= Sand Lake (Leeds and Grenville United Counties, Ontario) =

Sand Lake is a lake on the Rideau Canal, located in the Township of Rideau Lakes, Ontario, Canada, in the ward of South Crosby. It is 891 ha in surface area, with a maximum depth of 14.3 m and a shore length of 65.5 km

== History ==
Sand Lake is the southernmost of the original pre-Rideau Canal lakes in this area. To the north, water from Opinicon Lake flowed south through a small river to Sand Lake. At the southern outlet of Sand Lake, the 1 mi long Jones Falls Rapids flowed into the White Fish River, which then flowed through Morton Bay on its way to Lower Beverley Lake and from there via the Gananoque River to Gananoque, Ontario. It was part of a native travel route that led from the Ottawa River, up the Rideau River, through the Rideau Lakes, and then to the St. Lawrence River at Gananoque. The lake was a bit smaller, and 8 ft lower, than it is today. The name, Sand Lake, first appears on an 1816 map of the Rideau waterway drawn by Lieutenant Joshua Jebb, Royal Engineer.

In about 1820, settler Walter Davis Jr., set up a sawmill on the rapids between Opinicon Lake and Sand Lake in the location occupied by today's Davis Lock. That location was then known as Davis's Rapids. The British military purchased Davis's sawmill and property in 1829 so that a lock for the new Rideau Canal could be built there.

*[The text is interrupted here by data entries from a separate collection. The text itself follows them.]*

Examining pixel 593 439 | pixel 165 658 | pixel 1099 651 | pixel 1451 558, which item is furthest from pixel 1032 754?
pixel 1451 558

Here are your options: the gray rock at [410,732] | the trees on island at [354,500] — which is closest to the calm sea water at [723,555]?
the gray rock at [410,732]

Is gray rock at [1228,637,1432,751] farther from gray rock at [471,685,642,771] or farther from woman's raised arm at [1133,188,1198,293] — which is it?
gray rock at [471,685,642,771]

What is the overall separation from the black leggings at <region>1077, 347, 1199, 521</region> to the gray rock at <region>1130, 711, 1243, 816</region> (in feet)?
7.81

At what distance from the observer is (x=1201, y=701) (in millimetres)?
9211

The lake was described in 1828 by surveyor John Burrows (who called it "Davies Lake") as “The view of Davies Lake is very pleasing. The many islands, as if floating on a transparent mirror which mellowed and reflected by the tint of the morning, strikes the contemplative mind with a sensation of pleasure not easily forgotten”

In late 1831, the level of the lake was raised by 8 ft with the completion of the Jones Falls Dam, part of the Rideau Canal. That dam drowned the upper portion of the Jones Falls Rapids and extended the lake south to the locks at Jones Falls. At the north end of the lake, the completion of a dam and lock at Davis's Rapids in late 1831 provided for boat navigation between Sand Lake and Opinicon Lake. The Jones Falls Locks at the south end of Sand Lake provide a navigation connection to what is now Whitefish Lake (a manmade lake).

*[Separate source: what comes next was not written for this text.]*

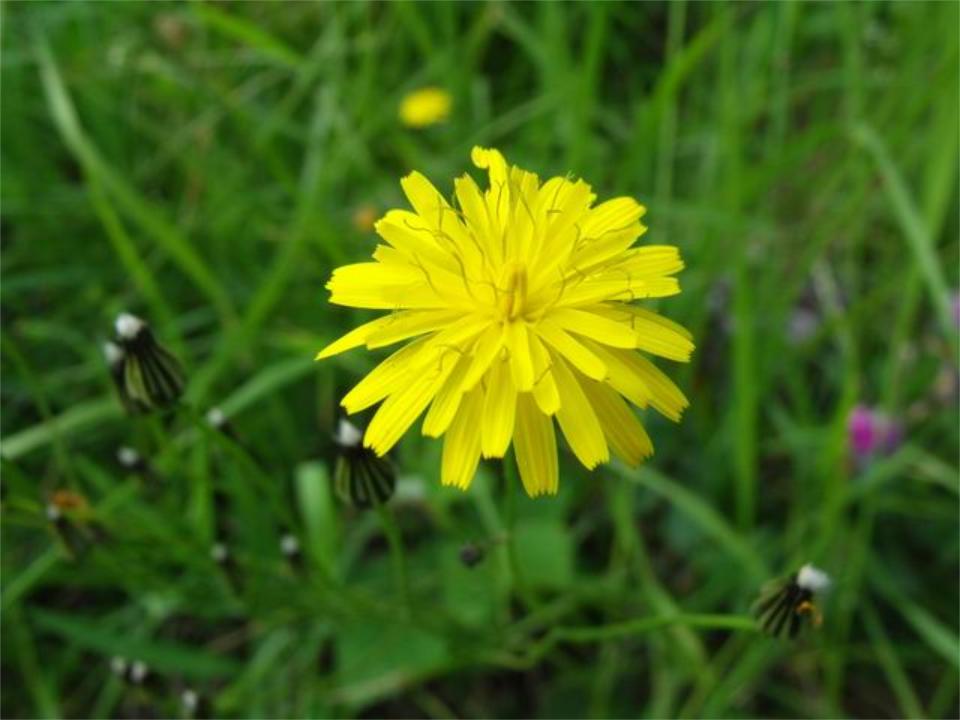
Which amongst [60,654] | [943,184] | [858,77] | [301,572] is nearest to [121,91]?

In about 1803, a miller's dam at today's Morton, backed up the flow from the White Fish River and sent it south to the Cataraqui River. In 1831, this was converted into a Rideau Canal dam, which changed the flow of water from Sand Lake so that it entered the Cataraqui River rather than the Gananoque River. Today Sand Lake is considered part of the Cataraqui River watershed.

== Ecology ==

Sand Lake is a mesotrophic lake with a phosphorus content of 13.8 ug/L and a calcium content of 24.8 mg/L (2018 values). The clarity of the lake is about 4.9 m (2018 secchi average). The lake acidity is neutral, likely buffered by the underlying geology which mostly consists of crystalline limestone.

Sand Lake is located on the rocky exposures of the Frontenac Axis. Forests are generally made up of a mix of trees dominated by white pine, red oak, white oak, maple, and basswood.

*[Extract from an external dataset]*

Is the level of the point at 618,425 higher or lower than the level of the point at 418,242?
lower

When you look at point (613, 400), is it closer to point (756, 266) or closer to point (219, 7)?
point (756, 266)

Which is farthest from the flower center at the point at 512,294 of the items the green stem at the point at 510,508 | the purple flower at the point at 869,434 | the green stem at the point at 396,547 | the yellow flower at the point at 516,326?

In 2001 the lake was invaded by zebra mussels, which had the initial impact of increasing the clarity of the water by 30%. Zebra mussel populations have declined since the invasion and appear to be at a steady state.

The lake is host to healthy fish populations, including popular warm-water game fish such as largemouth bass and black crappie.

There are stable populations of common loons and ospreys on the lake. In the early 2000s, Canada geese started to nest on the lake. In about 2014, the first nesting bald eagles were observed on the lake. It was also at about that time that a blue heron rookery appeared on the lake.

== Cottaging ==

The first cottages appeared on the east side of the lake (the first area with road access to the lake) in the late 1800s. Two major cottage property developments occurred in the 1960s, the development of Birch Island by Birch Island Estates (which consists of approximately 60 cottages today), and the development of Sand Lake Estates by Opinicon Properties Ltd. (about 47 cottages today ). Cottage development continues as farmers sell off their waterfronts, and the shoreline of the lake is about 75% developed.